WORK REQUIRED – Copy out every line of the material below verbatim, keeping each character, line break and blank line unchanged.
━━━━━ DATA LINES
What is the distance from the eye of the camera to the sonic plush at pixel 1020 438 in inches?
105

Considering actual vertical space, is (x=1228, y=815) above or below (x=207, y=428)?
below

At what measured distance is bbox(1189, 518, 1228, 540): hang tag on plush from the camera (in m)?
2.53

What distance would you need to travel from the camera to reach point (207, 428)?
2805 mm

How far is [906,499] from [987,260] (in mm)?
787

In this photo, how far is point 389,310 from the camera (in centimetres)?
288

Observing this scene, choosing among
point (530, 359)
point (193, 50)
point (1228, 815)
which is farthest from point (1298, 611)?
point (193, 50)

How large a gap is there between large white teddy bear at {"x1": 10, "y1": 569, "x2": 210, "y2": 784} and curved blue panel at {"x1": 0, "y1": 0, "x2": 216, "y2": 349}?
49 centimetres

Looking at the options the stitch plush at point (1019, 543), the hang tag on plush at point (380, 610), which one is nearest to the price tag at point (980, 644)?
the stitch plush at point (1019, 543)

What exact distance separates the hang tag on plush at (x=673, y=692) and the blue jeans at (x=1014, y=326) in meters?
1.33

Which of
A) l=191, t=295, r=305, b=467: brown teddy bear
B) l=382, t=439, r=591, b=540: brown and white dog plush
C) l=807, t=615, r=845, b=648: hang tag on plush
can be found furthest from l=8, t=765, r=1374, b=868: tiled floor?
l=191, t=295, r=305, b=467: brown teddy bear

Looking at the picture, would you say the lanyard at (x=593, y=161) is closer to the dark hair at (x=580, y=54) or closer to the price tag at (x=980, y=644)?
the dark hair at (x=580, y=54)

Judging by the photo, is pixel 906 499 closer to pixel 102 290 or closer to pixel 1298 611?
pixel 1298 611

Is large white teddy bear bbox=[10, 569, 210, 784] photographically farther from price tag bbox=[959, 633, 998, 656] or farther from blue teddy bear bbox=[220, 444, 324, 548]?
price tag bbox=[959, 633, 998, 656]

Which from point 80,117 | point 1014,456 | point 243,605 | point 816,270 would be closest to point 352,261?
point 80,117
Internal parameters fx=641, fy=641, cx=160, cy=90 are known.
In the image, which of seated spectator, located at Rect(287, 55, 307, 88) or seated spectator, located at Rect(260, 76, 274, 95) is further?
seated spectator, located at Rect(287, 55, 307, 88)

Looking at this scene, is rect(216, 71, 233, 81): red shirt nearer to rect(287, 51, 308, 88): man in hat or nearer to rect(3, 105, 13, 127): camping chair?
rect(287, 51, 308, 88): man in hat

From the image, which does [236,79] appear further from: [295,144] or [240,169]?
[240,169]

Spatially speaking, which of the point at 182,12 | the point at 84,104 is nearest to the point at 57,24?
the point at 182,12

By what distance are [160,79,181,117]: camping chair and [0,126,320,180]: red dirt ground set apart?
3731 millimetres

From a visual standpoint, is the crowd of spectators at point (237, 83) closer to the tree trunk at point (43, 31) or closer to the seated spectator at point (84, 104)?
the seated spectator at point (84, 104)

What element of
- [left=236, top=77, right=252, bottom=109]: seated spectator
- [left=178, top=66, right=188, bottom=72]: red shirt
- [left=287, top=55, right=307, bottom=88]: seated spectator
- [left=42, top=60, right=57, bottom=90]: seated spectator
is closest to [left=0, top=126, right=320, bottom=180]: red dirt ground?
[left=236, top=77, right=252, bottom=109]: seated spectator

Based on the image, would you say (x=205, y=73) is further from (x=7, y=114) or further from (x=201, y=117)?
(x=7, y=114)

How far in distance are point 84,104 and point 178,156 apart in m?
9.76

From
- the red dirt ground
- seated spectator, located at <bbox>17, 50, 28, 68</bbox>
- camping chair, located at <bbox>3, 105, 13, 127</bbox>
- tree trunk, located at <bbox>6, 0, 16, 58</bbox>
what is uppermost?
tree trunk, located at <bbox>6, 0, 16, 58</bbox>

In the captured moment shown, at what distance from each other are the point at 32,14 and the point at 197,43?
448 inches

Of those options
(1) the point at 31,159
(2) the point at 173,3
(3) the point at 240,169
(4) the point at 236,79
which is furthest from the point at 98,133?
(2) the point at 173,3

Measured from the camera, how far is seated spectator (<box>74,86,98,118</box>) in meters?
━━━━━━━━━━
RESPONSE TO THE TASK –
What is the distance from the eye of the camera to the sonic plush at pixel 1020 438 in inches?
105

Considering actual vertical space, is (x=1228, y=815) above or below (x=207, y=428)?
below

At what measured distance is bbox(1189, 518, 1228, 540): hang tag on plush from the camera (in m)?
2.53

What distance would you need to travel from the camera to reach point (207, 428)?
2805 mm

How far is [906,499] from [987,260] (in mm)?
787

In this photo, how far is point 389,310 from the camera (in centimetres)?
288

Observing this scene, choosing among
point (530, 359)
point (193, 50)
point (1228, 815)
which is farthest from point (1298, 611)?
point (193, 50)

How large a gap is there between large white teddy bear at {"x1": 10, "y1": 569, "x2": 210, "y2": 784} and curved blue panel at {"x1": 0, "y1": 0, "x2": 216, "y2": 349}?
49 centimetres

Looking at the options the stitch plush at point (1019, 543), the hang tag on plush at point (380, 610), which one is nearest to the price tag at point (980, 644)?
the stitch plush at point (1019, 543)

What exact distance separates the hang tag on plush at (x=673, y=692) and the blue jeans at (x=1014, y=326) in meters?
1.33

Which of
A) l=191, t=295, r=305, b=467: brown teddy bear
B) l=382, t=439, r=591, b=540: brown and white dog plush
C) l=807, t=615, r=845, b=648: hang tag on plush
can be found furthest from l=8, t=765, r=1374, b=868: tiled floor?
l=191, t=295, r=305, b=467: brown teddy bear

Looking at the picture, would you say the lanyard at (x=593, y=161) is closer to the dark hair at (x=580, y=54) or closer to the price tag at (x=980, y=644)?
the dark hair at (x=580, y=54)

Judging by the photo, is pixel 906 499 closer to pixel 102 290 or closer to pixel 1298 611?
pixel 1298 611

Is large white teddy bear bbox=[10, 569, 210, 784] photographically farther from price tag bbox=[959, 633, 998, 656] or farther from blue teddy bear bbox=[220, 444, 324, 548]?
price tag bbox=[959, 633, 998, 656]

Which from point 80,117 | point 1014,456 | point 243,605 | point 816,270 would be closest to point 352,261?
point 80,117
Internal parameters fx=641, fy=641, cx=160, cy=90 are known.
In the image, which of seated spectator, located at Rect(287, 55, 307, 88) or seated spectator, located at Rect(260, 76, 274, 95) is further?
seated spectator, located at Rect(287, 55, 307, 88)

Looking at this scene, is rect(216, 71, 233, 81): red shirt nearer to rect(287, 51, 308, 88): man in hat or nearer to rect(3, 105, 13, 127): camping chair?
rect(287, 51, 308, 88): man in hat

From the image, which does [236,79] appear further from: [295,144] or [240,169]?
[240,169]

Spatially speaking, which of the point at 182,12 | the point at 84,104 is nearest to the point at 57,24?
the point at 182,12

By what distance are [160,79,181,117]: camping chair and [0,126,320,180]: red dirt ground set apart?
3731 millimetres

From a visual standpoint, is the crowd of spectators at point (237, 83) closer to the tree trunk at point (43, 31) or closer to the seated spectator at point (84, 104)?
the seated spectator at point (84, 104)

What element of
- [left=236, top=77, right=252, bottom=109]: seated spectator
- [left=178, top=66, right=188, bottom=72]: red shirt
- [left=287, top=55, right=307, bottom=88]: seated spectator
- [left=42, top=60, right=57, bottom=90]: seated spectator
is closest to [left=0, top=126, right=320, bottom=180]: red dirt ground?
[left=236, top=77, right=252, bottom=109]: seated spectator

Based on the image, would you say (x=205, y=73) is further from (x=7, y=114) or further from (x=201, y=117)?
(x=7, y=114)

How far in distance are point 84,104 and point 178,156 apart in m?
9.76

From
- the red dirt ground
- seated spectator, located at <bbox>17, 50, 28, 68</bbox>
- camping chair, located at <bbox>3, 105, 13, 127</bbox>
- tree trunk, located at <bbox>6, 0, 16, 58</bbox>
what is uppermost?
tree trunk, located at <bbox>6, 0, 16, 58</bbox>

In the captured moment shown, at what distance from each other are the point at 32,14 and the point at 197,43?
448 inches

Of those options
(1) the point at 31,159
(2) the point at 173,3
(3) the point at 240,169
(4) the point at 236,79
which is furthest from the point at 98,133?
(2) the point at 173,3

Measured from the camera, how far is seated spectator (<box>74,86,98,118</box>) in meters?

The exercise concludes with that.